__Desafio__:
Por favor, reescreva o trecho da entrevista de "Arq. Maria Ana" a "presente no atelier.", alterando "oito anos" para "sete anos".

__Bloco de texto__:
01.02.2019

À conversa com Aboim Inglez Arquitectos

01.02.2019

À conversa com Aboim Inglez Arquitectos

‘Pediram-nos para recuperar uma casa com paredes inacabadas e parte do telhado em chapa, com um orçamento limitado. A cliente não teve o preconceito de pensar "eu não vou chamar um arquiteto aqui". Sentiu, e bem, que tinha esse direito’

Como começou esta parceria?

Arq. Maria Ana (MA) – Começou há uns dez anos, pouco antes de casarmos. Trabalhávamos noutros ateliers e experimentámos trabalhar juntos à noite. Eu colaborei oito anos com o arq. Falcão de Campos, que tinha vários projectos com o eng. Miguel Villar. É daí que conheço a BETAR, porque era, e é, uma equipa muito presente no atelier.

Arq. Ricardo (R) – Eu ainda estou ligado à José Adrião Arquitectos. Conhecia a BETAR de nome, porque o grupo de algumas pessoas com quem me dou trabalhava, e trabalha, com eles, como José Barra, Maximina e Telmo…

MA – O atelier começou a consolidar-se com o projecto do Monte da Azarujinha, em 2016. Começámos a dedicar mais tempo aos nossos projectos. Quando surgiu uma remodelação num apartamento em Lisboa, que tinha uma componente estrutural muito complexa, há dois anos, decidimos chamar a BETAR e resultou muito bem.

R – Era uma intervenção tão sensível que sentimos necessidade de estar apoiados pelas especialidades desde início, para validar se estruturalmente era possível. Era um duplex no último piso de um edifício. Os clientes compraram um dos dois apartamentos, com acesso à cobertura, ou seja, estávamos a intervir em metade da cobertura e a construção parecia muito frágil, mas quando fomos lá com o Miguel Villar, ele sossegou-nos. A obra iniciou-se há dois meses e estamos bastante entusiasmados.

E que outros projectos melhor exemplificam o vosso trabalho?

MA – O Monte da Azarujinha era um monte alentejano com uma construção de apoio agrícola datada de 1901. Tinha elementos muito interessantes: fogos de chão, um forno, uma zona com amassadeiras em cerâmica… Os proprietários, um casal de 70 anos, pretendiam uma casa de férias para a filha e netos. Dada a limitação orçamental e a dificuldade em tornar auto-sustentável o investimento, sugerimos que pensassem na criação de turismo rural e assim fizeram. Remodelámos o edifício original e fizemos um volume novo para os quartos, com um alpendre aberto para a imensidão do espaço.

__Dados fornecidos__:
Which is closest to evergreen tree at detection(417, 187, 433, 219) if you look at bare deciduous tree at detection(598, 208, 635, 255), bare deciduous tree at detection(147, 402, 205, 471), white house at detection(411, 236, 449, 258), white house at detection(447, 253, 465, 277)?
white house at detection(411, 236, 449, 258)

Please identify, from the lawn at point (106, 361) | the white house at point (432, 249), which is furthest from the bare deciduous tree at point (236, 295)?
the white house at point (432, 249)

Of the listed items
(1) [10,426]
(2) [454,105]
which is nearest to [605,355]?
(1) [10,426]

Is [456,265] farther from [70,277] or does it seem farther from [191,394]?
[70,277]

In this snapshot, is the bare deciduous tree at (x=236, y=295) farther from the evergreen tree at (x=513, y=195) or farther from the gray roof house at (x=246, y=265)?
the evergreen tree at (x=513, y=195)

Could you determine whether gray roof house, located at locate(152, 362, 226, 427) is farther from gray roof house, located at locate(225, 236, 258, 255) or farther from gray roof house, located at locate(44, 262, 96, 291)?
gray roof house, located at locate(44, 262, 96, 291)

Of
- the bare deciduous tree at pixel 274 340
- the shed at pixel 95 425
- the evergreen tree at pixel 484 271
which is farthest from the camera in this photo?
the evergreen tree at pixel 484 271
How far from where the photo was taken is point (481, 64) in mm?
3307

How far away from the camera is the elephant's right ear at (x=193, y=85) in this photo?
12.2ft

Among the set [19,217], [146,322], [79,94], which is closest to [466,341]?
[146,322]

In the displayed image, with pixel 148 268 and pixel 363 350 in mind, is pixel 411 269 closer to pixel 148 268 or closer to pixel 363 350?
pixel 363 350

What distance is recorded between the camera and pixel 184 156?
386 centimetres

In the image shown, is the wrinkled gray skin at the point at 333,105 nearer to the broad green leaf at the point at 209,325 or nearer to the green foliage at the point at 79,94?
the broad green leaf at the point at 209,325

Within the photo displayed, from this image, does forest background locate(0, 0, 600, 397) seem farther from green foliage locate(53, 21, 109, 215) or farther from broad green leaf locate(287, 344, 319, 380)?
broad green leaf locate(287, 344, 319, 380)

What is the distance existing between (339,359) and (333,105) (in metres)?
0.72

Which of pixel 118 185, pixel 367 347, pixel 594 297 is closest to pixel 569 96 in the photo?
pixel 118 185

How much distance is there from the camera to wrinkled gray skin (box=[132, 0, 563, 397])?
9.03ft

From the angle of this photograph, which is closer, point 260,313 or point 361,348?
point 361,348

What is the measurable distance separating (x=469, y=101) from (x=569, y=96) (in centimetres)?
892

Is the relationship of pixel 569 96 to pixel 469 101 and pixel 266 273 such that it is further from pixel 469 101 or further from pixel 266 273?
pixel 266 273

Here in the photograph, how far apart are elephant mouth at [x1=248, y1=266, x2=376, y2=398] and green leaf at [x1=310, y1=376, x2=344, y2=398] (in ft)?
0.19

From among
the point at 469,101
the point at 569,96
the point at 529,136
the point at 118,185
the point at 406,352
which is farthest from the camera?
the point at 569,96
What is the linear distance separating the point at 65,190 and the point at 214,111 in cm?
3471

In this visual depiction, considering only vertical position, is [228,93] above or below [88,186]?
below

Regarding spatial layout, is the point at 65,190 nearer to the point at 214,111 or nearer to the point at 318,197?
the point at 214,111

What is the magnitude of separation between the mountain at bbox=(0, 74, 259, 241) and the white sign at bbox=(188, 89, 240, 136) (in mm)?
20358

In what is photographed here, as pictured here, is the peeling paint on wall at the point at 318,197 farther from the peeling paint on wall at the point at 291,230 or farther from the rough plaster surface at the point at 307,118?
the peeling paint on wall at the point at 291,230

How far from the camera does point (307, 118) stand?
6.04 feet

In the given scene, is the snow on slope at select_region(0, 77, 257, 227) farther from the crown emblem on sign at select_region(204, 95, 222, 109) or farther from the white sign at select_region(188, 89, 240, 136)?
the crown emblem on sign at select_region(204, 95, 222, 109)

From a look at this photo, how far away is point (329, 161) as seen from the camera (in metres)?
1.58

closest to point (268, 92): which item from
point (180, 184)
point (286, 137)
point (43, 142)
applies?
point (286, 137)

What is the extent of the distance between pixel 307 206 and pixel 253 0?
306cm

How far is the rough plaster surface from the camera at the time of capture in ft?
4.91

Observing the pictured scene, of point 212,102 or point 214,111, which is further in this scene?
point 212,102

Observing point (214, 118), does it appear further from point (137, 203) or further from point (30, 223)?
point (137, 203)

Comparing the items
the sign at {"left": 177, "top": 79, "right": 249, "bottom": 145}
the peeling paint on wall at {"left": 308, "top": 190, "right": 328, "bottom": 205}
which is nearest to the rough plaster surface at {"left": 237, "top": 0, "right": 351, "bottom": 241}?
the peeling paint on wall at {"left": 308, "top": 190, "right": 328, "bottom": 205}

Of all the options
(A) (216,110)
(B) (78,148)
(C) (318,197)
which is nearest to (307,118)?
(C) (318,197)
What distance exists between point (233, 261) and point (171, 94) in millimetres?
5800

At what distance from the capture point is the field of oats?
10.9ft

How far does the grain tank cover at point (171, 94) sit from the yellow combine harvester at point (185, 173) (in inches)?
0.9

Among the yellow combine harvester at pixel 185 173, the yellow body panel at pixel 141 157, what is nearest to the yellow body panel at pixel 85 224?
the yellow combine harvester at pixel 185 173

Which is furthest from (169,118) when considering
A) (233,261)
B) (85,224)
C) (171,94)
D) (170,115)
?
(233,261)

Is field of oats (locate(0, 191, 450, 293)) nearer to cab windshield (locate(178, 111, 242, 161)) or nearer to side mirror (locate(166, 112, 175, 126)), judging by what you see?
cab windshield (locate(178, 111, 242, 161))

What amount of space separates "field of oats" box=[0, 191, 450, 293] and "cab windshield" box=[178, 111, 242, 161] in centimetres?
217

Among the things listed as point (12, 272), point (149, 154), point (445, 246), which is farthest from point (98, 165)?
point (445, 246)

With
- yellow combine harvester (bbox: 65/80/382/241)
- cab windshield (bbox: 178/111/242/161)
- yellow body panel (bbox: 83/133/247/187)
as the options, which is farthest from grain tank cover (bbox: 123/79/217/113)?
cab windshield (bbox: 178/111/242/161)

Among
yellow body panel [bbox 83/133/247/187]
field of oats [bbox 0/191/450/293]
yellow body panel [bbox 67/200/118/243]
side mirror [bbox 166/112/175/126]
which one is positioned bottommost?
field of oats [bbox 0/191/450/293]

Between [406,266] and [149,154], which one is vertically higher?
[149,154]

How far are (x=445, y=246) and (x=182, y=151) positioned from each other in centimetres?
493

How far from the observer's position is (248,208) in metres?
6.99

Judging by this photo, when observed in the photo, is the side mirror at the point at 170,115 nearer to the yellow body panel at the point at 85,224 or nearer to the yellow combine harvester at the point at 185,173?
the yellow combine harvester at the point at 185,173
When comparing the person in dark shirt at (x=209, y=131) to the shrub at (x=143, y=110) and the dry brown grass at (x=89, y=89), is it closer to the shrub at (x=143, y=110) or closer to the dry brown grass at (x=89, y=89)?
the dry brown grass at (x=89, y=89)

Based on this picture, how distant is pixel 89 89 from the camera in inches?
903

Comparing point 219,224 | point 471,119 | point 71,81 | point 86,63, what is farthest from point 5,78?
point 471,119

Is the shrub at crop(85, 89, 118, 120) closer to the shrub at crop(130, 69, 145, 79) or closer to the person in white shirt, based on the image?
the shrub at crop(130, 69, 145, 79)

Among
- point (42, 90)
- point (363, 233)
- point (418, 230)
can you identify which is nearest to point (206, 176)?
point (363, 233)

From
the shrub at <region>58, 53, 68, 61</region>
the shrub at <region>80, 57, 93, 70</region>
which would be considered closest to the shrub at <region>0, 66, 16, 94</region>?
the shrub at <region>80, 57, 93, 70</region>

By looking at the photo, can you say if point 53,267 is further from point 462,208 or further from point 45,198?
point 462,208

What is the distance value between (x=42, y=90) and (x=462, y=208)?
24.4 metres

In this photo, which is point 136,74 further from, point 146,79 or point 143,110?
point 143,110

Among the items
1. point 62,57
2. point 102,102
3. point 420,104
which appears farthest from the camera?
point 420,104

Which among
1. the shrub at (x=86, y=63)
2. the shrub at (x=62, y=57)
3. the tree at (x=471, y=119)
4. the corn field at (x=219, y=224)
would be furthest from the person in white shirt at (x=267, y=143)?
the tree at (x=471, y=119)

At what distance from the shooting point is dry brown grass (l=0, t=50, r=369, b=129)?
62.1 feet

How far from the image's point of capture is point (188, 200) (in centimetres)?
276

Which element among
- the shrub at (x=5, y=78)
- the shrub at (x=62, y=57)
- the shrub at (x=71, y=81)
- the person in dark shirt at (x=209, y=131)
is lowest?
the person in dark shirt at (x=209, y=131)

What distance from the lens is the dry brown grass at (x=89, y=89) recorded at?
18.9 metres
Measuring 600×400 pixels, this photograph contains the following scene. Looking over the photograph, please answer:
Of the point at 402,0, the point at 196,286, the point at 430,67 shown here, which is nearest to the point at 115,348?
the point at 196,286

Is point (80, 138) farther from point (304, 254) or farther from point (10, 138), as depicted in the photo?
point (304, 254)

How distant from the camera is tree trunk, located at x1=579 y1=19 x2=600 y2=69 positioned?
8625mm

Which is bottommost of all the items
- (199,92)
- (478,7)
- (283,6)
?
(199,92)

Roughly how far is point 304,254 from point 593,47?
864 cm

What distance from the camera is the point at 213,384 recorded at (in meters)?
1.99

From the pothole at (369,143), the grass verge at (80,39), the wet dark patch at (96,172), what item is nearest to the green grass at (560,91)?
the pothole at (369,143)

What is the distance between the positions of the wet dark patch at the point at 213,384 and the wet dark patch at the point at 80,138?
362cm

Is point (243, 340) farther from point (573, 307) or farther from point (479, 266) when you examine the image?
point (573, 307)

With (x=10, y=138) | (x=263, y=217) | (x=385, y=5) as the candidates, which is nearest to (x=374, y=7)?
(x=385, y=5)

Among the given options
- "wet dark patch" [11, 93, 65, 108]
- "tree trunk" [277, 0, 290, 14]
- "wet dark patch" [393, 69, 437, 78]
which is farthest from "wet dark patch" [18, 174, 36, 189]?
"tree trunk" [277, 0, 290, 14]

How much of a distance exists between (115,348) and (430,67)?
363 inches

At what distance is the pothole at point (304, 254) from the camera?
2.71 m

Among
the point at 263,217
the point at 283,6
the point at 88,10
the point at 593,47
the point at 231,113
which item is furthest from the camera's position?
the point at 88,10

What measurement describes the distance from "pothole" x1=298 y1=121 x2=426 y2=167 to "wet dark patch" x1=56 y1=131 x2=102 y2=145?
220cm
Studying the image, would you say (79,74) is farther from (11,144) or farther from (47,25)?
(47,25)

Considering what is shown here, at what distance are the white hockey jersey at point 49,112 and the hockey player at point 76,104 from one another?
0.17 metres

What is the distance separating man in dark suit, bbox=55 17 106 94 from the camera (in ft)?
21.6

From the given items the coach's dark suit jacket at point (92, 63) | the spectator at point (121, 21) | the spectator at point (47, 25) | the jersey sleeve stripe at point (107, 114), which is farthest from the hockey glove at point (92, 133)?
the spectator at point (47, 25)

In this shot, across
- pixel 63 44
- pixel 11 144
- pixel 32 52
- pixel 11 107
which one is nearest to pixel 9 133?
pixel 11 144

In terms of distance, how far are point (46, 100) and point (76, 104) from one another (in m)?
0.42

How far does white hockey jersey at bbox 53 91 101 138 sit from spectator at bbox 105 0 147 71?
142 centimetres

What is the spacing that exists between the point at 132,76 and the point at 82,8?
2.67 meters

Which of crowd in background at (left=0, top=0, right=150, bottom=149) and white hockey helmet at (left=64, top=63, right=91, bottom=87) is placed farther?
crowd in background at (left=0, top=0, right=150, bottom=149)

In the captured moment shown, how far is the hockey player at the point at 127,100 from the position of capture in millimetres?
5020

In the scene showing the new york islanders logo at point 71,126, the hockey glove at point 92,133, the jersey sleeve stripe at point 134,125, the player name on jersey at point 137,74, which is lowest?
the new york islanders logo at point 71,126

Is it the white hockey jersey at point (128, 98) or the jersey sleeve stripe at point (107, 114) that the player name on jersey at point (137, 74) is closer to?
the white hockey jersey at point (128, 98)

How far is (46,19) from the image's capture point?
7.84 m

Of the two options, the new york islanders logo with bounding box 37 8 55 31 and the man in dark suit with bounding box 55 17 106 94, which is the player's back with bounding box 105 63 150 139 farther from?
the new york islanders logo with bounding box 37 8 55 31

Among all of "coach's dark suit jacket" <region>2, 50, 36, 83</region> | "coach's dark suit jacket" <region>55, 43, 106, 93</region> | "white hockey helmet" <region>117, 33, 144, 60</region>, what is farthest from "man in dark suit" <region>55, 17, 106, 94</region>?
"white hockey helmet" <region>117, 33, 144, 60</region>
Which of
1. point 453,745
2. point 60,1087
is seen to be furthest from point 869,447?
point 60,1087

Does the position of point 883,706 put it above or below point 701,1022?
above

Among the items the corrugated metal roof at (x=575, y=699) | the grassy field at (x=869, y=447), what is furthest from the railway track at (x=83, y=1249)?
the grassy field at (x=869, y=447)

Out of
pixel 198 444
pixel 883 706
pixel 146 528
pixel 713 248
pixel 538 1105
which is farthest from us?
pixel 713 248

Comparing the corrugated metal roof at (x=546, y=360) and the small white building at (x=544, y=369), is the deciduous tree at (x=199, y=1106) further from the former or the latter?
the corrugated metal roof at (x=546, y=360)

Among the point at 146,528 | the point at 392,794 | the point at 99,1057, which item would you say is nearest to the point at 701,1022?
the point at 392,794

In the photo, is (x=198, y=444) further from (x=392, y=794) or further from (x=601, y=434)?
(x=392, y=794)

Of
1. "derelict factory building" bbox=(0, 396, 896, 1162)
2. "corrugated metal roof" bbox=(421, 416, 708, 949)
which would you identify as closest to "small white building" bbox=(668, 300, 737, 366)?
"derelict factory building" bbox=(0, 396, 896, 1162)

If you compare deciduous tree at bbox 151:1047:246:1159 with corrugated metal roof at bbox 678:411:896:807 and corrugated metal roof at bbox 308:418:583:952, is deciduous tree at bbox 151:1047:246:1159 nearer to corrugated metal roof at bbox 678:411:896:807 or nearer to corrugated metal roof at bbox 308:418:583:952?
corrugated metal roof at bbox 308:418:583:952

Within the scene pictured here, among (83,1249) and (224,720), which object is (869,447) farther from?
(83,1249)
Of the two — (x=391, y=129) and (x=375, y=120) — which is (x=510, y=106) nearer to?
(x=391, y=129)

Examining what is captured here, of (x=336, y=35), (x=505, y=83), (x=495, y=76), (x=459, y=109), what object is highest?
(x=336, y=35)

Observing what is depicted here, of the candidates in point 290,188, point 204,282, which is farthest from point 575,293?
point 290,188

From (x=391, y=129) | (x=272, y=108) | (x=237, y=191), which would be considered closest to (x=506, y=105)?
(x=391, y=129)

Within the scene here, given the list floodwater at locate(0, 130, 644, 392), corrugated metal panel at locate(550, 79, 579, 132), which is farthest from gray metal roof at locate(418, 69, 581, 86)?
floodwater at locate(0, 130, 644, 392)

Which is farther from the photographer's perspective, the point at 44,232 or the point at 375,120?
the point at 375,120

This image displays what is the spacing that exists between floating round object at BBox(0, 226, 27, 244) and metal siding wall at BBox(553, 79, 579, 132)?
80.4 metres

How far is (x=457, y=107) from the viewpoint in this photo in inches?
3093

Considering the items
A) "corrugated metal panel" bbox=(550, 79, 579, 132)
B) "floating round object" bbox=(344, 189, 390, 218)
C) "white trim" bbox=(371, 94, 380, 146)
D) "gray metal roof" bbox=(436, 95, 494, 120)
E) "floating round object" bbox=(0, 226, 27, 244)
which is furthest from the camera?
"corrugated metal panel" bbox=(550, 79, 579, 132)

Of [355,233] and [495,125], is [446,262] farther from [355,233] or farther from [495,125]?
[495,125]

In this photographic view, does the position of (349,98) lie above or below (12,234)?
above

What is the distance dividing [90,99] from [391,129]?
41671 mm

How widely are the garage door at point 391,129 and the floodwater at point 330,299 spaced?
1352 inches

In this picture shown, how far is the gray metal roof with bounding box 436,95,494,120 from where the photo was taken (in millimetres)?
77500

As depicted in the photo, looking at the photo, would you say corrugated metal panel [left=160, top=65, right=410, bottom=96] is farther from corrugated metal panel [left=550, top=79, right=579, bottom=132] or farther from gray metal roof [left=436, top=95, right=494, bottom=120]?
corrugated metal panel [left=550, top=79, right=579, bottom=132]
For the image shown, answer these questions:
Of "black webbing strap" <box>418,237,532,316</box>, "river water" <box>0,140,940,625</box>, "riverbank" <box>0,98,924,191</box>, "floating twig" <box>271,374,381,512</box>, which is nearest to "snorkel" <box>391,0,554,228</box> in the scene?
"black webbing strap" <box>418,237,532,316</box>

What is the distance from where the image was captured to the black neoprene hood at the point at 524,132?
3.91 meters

__Solução completa__:
Arq. Maria Ana (MA) – Começou há uns dez anos, pouco antes de casarmos. Trabalhávamos noutros ateliers e experimentámos trabalhar juntos à noite. Eu colaborei sete anos com o arq. Falcão de Campos, que tinha vários projectos com o eng. Miguel Villar. É daí que conheço a BETAR, porque era, e é, uma equipa muito presente no atelier.